When you’re at the top of an emerging but growing industry, it literally pays to influence policy in your favor.
It’s such a popular and successful tactic that plenty of others with deep pockets are joining in. Last week, the Financial Times reported on a new organization, the Digital Restaurant Association (DRA), apparently somehow linked to Uber founder Travis Kalanick’s ghost kitchen company, CloudKitchens.
The DRA is fairly new but it’s officially advocating for familiar things: “fair” treatment of restaurants who use online ordering and delivery products, which includes the ability to access customer data; and protection from so-called anticompetitive behavior. A laudable effort, but one that’s been simmering for years from plenty of other stakeholders. (As one industry friend put it: “It’s a worthy cause but like 10 years too late. Now it’s about who has the diners, not whose cause is worthy.”)

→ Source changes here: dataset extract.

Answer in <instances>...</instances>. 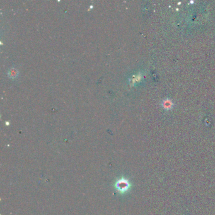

Advancing these causes would probably help CloudKitchens’s business by hamstringing the largest companies in delivery. Per reporting in the Financial Times, the Digital Restaurant Association was formed by executives from a lobbying group recently hired by Kalanick’s organization; the group’s founder has ties to Uber as an early investor and advisor. But, also according to FT, senior leadership at the lobbying firm disputed any link between Kalanick’s company and the DRA. (A previous version of the DRA website contained references to Otter, ordering software developed for use in CloudKitchens properties and listed a CloudKitchens senior leader as a member of its board; these references were removed from the site following Financial Times’ inquires.)
Regardless of who is doing what and where, we’re at an inflection point for change in the industry, and there’s a lot at stake. As restaurant tech companies grow and mature in an uncertain and fundamentally different market than they were born into, an all-out effort to challenge and change the rules will set the tone for future growth and success. Otherwise, today’s small stumbles become tomorrow’s huge flops.